Sound travels through tissue as physical vibration. At certain frequencies, this vibration stimulates the parasympathetic nervous system — the 'rest and digest' response — reducing cortisol, lowering heart rate and inducing a state similar to deep meditation. The available research shows measurable effects on relaxation and pain perception, though studies are still limited in scale.
What is a sound bath?
A sound bath is the most common group format of sound healing. Participants lie down in a circle while the practitioner plays singing bowls, gongs and other instruments, creating a 'bath' of sound around them. It can be attended in person or online.

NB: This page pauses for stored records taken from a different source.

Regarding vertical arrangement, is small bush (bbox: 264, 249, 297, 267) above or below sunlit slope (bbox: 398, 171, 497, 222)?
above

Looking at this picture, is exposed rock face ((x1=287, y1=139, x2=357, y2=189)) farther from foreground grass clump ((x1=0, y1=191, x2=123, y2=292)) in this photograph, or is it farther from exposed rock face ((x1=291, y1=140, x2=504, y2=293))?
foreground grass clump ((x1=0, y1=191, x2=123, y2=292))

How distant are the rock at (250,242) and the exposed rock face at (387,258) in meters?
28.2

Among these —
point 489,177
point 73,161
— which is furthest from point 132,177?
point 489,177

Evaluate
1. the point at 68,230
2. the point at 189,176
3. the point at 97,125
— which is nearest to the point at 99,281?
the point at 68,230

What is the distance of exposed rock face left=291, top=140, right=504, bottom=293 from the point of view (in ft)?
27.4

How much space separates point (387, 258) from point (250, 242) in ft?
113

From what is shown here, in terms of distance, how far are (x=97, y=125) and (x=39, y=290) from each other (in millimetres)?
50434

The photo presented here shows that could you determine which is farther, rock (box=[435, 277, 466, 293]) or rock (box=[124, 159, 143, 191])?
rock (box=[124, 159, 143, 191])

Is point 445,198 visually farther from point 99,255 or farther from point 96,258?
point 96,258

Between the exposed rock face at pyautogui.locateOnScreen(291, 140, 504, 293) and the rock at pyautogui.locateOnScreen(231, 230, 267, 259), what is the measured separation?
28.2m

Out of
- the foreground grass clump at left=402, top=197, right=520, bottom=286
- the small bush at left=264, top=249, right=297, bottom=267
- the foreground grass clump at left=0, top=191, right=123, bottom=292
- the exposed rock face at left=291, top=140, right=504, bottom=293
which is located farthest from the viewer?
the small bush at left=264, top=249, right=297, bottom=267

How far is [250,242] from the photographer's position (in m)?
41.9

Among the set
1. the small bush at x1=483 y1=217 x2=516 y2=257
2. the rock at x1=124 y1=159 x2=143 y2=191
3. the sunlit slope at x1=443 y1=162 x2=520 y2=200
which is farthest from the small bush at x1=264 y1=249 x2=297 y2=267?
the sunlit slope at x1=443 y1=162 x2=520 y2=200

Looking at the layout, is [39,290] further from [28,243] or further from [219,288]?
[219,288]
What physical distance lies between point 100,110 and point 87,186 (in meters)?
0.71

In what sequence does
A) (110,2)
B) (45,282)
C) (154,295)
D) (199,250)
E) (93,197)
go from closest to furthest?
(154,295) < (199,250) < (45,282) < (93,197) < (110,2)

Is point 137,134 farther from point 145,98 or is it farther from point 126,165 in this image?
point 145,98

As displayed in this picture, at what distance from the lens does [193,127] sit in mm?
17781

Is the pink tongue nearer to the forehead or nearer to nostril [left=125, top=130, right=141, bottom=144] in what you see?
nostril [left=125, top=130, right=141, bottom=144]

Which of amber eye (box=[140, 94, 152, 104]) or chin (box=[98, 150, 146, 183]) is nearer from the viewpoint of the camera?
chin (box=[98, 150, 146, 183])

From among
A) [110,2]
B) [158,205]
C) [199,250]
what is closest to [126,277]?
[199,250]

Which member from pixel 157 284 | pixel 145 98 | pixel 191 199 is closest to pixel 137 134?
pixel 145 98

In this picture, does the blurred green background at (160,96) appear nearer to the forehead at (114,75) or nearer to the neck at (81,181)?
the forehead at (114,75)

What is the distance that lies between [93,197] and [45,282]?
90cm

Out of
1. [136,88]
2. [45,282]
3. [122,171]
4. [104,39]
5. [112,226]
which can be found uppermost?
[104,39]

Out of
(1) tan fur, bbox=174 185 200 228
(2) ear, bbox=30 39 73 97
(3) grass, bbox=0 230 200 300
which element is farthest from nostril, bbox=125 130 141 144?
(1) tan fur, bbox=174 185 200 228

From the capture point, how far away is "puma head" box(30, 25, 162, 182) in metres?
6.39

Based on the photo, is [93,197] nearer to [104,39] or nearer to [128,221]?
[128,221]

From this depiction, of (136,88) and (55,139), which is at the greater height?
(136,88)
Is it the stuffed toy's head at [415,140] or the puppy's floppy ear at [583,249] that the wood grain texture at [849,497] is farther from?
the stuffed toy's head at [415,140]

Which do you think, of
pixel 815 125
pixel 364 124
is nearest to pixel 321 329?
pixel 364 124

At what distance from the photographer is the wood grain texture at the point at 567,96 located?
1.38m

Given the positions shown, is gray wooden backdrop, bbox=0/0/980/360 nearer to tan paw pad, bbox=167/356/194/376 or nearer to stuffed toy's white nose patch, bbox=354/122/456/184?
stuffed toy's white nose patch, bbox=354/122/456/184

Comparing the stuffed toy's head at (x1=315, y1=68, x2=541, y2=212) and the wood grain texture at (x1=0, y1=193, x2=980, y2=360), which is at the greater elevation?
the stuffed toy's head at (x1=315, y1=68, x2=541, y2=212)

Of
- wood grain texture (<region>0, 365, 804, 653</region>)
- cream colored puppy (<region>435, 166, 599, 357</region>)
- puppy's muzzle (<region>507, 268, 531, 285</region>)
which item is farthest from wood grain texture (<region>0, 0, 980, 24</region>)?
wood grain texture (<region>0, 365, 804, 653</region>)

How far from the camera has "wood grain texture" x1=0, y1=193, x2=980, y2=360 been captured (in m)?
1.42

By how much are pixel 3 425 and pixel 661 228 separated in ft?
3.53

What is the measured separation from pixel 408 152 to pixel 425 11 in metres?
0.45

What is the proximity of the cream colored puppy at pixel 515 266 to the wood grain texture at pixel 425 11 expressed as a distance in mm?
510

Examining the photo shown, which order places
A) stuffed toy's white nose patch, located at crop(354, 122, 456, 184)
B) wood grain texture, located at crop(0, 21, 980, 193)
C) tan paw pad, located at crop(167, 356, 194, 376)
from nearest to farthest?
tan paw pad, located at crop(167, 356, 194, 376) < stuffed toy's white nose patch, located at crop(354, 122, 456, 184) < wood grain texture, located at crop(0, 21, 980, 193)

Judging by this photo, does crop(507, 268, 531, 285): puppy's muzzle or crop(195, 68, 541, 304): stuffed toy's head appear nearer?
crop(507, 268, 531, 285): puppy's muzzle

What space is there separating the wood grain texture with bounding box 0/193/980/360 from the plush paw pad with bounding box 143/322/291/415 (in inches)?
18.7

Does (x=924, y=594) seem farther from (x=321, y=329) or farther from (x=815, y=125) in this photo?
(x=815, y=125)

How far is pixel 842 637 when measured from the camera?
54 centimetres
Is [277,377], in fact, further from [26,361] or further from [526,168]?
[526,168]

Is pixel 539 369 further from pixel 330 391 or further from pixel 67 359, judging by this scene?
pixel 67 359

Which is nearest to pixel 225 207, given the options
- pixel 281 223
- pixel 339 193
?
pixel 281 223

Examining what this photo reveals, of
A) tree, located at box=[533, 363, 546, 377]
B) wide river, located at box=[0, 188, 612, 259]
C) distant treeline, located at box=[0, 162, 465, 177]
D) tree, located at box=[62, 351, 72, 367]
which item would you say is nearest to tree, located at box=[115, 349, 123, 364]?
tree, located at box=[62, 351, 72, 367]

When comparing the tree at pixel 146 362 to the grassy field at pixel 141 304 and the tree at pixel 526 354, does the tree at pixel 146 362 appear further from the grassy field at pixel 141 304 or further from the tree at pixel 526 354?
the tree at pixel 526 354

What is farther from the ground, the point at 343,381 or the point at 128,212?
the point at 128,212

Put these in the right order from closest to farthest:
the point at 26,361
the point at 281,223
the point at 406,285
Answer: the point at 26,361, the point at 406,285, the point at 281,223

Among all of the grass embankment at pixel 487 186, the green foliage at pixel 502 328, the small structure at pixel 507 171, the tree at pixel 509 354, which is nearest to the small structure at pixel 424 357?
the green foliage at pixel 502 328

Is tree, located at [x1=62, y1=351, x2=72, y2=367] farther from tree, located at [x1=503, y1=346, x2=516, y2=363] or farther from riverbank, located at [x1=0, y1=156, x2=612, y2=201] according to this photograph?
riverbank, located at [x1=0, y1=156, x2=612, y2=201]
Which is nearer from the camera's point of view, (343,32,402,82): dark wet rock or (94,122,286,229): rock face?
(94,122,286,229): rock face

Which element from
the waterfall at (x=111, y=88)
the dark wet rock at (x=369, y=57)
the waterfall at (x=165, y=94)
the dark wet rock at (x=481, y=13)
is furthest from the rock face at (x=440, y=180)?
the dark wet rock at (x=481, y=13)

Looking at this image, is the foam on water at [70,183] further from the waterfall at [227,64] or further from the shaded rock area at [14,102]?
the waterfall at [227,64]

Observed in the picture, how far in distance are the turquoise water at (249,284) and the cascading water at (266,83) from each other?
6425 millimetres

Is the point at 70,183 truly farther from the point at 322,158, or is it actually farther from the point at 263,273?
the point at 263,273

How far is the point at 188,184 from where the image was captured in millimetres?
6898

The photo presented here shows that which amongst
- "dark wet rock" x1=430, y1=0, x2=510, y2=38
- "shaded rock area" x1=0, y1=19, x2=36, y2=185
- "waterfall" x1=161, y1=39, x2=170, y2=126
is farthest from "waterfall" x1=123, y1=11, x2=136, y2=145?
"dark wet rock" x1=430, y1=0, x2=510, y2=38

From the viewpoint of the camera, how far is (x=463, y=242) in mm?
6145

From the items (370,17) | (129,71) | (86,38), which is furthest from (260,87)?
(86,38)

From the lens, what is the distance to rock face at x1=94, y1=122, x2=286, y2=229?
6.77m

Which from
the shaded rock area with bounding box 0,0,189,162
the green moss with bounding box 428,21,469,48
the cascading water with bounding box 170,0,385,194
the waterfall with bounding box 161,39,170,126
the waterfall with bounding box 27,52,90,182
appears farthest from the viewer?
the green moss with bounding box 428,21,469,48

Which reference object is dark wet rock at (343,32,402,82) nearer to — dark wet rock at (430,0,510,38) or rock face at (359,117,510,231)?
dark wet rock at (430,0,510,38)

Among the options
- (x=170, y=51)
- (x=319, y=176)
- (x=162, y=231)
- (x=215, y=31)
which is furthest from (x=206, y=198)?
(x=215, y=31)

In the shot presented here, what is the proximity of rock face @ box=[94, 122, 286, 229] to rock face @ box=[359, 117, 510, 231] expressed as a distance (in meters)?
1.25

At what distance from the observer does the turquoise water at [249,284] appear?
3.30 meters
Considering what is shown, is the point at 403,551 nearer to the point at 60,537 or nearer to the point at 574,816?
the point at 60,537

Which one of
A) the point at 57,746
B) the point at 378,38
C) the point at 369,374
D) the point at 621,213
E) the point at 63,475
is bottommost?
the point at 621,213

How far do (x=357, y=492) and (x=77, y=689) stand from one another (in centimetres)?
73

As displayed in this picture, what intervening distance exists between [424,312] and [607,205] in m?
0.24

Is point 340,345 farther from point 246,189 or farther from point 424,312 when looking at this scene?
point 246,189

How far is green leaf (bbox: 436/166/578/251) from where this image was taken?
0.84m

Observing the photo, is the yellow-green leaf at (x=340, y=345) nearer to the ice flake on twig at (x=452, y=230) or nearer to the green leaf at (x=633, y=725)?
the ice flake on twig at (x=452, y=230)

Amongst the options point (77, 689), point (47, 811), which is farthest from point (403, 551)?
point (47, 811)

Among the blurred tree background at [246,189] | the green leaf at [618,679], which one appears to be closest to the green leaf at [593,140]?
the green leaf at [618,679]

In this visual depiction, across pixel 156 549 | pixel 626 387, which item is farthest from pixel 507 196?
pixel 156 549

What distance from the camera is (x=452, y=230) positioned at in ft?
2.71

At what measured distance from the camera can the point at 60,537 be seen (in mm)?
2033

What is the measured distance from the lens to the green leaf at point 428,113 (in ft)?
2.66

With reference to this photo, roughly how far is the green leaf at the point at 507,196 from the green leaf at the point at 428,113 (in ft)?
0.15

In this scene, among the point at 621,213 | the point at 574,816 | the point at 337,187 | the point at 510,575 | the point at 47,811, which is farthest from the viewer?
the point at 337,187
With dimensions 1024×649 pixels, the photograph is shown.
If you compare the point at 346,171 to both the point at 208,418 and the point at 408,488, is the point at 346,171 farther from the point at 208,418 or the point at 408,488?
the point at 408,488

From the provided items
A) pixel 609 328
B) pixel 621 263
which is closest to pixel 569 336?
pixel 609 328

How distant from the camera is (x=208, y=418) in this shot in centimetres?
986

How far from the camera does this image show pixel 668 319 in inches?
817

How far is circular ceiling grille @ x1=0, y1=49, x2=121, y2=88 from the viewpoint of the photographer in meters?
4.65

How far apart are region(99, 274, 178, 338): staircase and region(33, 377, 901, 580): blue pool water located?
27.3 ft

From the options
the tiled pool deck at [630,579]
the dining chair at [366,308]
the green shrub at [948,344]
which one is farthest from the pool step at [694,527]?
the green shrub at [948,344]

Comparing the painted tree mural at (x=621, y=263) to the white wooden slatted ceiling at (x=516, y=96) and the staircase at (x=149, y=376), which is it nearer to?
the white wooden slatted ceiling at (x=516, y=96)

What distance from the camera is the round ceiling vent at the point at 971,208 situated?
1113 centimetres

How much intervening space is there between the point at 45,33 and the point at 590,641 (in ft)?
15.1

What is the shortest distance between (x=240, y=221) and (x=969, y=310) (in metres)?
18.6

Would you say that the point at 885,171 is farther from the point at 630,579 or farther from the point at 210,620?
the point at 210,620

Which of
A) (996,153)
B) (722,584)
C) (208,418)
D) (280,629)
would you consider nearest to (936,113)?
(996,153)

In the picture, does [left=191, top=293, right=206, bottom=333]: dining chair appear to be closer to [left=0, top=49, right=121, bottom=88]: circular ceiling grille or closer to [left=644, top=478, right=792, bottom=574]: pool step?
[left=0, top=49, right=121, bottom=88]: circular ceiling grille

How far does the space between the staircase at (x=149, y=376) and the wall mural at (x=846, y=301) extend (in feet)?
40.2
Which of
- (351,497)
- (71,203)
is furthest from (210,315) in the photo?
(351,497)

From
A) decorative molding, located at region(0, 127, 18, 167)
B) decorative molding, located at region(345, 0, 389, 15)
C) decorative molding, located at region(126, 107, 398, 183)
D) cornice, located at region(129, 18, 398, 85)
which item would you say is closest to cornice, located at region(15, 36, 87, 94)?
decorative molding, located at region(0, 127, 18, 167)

Does sound healing really work?
For relaxation and acute stress reduction, the evidence is encouraging: several controlled studies show significant reductions in anxiety and muscular tension after sound bath sessions. For specific medical conditions, the evidence is insufficient. Sound healing is best described as an effective relaxation practice, not a clinical treatment.
Is sound healing safe?
Sound healing is non-invasive and generally considered very low-risk. The main contraindications are epilepsy (if combined with flashing lights), cochlear implants, or significant hearing sensitivity — in these cases, consult your doctor first. It does not replace medical or psychological care.
How many sound healing sessions do I need?
There is no fixed number. Many people notice a clear effect from a single session. For chronic stress patterns, a series of four to six sessions spaced weekly tends to produce more lasting results. The practice can also be used on an as-needed basis — before an important event, during a demanding period, or simply as regular maintenance.